--- Testo di partenza ---

Delitti irriducibili
C’è un fatto incontestabile che fa dei femminicidi un fenomeno sociale: gli autori degli omicidi delle donne sono prevalentemente uomini. E questo, secondo molti giuristi, è sufficiente per riconoscere a livello legale una differenza propria della condizione femminile che impone “specifiche garanzie sessuate”. Tanto più che questi delitti non sembrano conoscere crisi.
Sempre secondo i dati dell’Istat, infatti, negli ultimi trent’anni il numero di uomini vittime di omicidio volontario è crollato (da 4,0 a 0,6 ogni 100.000 abitanti). Invece, il numero di donne uccise è diminuito a ritmi molto lenti (da 0,6 a 0,4), fino a stabilizzarsi dal 2014. Anzi, negli ultimi anni è leggermente aumentato.
Cos’è il femminicidio
La doppia dimensione del fenomeno, quella sociale e quella personale, si riflette nell’uso del termine “femminicidio”. Esiste tutt’oggi, in Italia, un dibattito che riguarda i limiti di applicazione della parola e il suo significato. Da una parte, ci sono coloro che vorrebbero limitarlo – per usare una definizione del dizionario Treccani – ad una “uccisione diretta o provocata” di una donna da parte di un uomo.

---

■ Il compito ■
Prosegui il testo sul femminicidio dopo la sua ultima frase.

--- Voci elencate ---

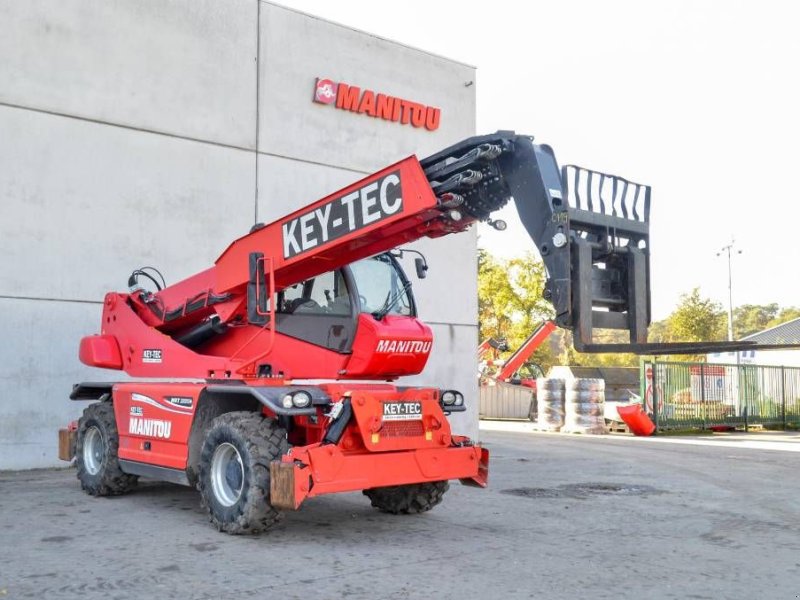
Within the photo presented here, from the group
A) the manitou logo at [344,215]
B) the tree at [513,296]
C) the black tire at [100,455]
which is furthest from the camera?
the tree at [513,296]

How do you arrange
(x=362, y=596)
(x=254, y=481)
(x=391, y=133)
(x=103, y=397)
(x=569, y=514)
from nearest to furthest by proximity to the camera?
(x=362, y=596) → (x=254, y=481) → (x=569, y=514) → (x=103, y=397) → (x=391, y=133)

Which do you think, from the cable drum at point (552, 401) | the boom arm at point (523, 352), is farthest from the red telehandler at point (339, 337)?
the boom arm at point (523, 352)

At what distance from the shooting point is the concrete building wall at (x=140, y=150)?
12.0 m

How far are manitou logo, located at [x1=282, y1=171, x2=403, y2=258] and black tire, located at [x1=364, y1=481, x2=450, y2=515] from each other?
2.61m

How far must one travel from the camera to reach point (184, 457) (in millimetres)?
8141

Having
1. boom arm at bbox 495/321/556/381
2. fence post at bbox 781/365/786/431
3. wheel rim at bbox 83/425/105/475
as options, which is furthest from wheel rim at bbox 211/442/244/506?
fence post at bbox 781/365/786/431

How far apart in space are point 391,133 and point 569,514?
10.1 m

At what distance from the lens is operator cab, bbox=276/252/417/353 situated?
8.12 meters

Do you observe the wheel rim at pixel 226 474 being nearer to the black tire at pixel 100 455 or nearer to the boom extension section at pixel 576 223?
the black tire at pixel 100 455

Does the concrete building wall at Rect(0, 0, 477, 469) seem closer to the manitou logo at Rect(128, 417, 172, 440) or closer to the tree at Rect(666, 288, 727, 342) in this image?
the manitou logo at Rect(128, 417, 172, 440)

---
--- Voci elencate ---

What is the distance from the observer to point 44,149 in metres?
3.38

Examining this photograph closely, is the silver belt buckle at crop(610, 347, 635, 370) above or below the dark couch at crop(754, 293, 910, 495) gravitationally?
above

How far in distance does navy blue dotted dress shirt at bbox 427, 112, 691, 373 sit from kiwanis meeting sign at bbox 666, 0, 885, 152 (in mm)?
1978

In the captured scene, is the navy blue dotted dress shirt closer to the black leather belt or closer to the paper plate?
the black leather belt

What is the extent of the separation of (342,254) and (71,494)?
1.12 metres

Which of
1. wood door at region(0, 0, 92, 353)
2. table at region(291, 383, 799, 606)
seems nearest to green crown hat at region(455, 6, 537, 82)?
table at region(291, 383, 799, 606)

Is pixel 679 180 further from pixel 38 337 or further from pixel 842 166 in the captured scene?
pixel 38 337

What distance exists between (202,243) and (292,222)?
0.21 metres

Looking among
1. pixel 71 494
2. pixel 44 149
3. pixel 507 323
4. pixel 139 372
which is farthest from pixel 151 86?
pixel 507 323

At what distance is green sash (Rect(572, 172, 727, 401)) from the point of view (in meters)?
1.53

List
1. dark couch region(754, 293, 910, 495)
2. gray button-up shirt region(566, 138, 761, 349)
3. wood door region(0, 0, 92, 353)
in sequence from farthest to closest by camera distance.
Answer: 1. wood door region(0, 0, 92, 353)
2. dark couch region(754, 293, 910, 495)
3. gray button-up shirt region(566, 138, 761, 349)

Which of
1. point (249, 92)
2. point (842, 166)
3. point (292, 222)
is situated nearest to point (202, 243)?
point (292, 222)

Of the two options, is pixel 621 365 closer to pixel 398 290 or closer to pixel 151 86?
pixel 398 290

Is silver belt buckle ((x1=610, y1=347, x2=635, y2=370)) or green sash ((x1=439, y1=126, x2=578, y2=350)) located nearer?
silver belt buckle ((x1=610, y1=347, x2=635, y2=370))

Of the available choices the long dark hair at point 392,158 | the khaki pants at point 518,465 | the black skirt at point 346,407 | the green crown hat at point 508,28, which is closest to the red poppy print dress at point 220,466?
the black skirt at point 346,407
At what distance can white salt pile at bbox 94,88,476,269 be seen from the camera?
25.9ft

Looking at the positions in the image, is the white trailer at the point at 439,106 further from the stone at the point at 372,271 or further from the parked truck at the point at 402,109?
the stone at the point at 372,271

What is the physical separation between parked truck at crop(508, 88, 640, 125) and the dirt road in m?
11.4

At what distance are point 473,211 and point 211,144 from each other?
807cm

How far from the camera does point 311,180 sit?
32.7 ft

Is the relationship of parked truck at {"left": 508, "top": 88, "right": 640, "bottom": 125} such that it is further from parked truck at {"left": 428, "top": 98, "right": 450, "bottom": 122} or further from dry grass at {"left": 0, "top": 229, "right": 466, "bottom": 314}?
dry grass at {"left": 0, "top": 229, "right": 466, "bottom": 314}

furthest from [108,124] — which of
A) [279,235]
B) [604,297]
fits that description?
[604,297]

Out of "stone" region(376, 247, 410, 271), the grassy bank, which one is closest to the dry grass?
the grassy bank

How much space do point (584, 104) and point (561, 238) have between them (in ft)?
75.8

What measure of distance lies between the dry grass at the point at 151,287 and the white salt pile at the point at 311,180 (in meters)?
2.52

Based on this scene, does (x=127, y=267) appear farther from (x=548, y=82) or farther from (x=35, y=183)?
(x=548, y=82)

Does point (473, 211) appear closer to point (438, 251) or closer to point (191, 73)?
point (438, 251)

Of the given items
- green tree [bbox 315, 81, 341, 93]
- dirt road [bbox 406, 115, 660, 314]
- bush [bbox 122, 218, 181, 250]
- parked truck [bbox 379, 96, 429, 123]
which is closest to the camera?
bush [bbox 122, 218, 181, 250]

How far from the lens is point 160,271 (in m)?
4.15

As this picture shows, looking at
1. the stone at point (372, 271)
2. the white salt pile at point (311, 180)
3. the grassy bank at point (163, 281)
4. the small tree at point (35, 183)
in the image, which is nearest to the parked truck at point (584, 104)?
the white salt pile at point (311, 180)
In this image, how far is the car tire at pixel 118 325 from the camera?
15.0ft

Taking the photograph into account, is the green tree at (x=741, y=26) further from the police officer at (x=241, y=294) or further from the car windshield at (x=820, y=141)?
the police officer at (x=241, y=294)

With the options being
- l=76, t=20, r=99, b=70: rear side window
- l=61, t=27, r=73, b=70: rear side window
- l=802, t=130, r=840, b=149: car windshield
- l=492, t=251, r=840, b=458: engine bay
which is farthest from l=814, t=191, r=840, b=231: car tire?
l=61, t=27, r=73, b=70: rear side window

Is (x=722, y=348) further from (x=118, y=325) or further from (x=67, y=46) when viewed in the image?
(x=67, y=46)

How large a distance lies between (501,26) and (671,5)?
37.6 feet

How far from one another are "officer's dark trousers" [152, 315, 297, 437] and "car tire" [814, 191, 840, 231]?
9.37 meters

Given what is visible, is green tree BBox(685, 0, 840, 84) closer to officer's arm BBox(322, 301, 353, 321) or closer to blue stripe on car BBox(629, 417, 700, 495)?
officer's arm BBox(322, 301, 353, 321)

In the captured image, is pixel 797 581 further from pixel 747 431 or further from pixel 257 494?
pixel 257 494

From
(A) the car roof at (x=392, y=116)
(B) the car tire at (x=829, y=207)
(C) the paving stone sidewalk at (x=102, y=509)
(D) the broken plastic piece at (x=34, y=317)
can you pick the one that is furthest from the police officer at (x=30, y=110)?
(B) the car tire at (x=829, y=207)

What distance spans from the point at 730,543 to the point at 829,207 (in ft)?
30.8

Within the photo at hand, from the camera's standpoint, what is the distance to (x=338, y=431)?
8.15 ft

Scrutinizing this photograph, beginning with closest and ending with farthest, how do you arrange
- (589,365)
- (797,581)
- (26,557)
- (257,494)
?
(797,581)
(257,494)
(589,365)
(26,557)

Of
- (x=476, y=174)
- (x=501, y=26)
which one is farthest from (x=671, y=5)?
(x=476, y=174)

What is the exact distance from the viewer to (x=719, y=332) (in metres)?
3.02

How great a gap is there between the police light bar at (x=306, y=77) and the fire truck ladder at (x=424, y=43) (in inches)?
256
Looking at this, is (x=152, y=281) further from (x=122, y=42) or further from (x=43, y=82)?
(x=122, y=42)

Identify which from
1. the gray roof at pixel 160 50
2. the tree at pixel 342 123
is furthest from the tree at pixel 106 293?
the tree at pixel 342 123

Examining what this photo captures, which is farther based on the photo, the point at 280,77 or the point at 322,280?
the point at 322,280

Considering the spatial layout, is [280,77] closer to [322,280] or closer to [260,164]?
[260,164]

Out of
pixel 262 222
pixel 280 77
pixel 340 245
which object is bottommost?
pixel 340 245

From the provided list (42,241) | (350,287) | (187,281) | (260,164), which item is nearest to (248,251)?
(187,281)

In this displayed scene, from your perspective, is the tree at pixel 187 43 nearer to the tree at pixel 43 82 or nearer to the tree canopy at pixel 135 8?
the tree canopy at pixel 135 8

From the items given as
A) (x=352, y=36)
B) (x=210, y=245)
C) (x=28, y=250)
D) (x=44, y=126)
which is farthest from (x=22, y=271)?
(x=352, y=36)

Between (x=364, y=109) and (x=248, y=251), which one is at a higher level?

---

■ Problema risolto ■
Dall’altra, c’è chi usa il termine per indicare – e qui, di nuovo, la Treccani – “tutte le forme di violenza contro la donna in quanto donna, praticate attraverso diverse condotte misogine (maltrattamenti, abusi sessuali, violenza fisica o psicologica), che possono culminare nell’omicidio”. In questa seconda accezione, la sociologia ha iniziato a parlare di “femminicidio” – al singolare – proprio in quanto “annientamento morale della donna e del suo ruolo sociale”.
Soluzioni culturali
Come ricordano molti teorici e giuristi della violenza di genere, non è solo alla difesa della donna che la società deve indirizzare il suo messaggio, ma soprattutto – per usare le parole del giudice Fabio Roia – nel fare “capire agli uomini che non devono aggredire e insultare le donne, che devono rispettare la loro autonomia, la bellezza della loro diversità e accettare la possibilità che i legami vengano interrotti anche in modo unilaterale”. Insomma, il cambiamento paradigmatico necessario perché le cose cambino deve partire dagli uomini.
Cosa fare in caso di pericolo
Le autorità consigliano alle donne in pericolo di chiamare il 112, senza esitare o rimandare. È sempre fondamentale in caso di caso di aggressione fisica o minaccia di aggressione fisica, se si è vittima di violenza psicologica, se si sta fuggendo con i figli (eviti in questo modo una denuncia per sottrazione di minori), se il maltrattante possiede armi.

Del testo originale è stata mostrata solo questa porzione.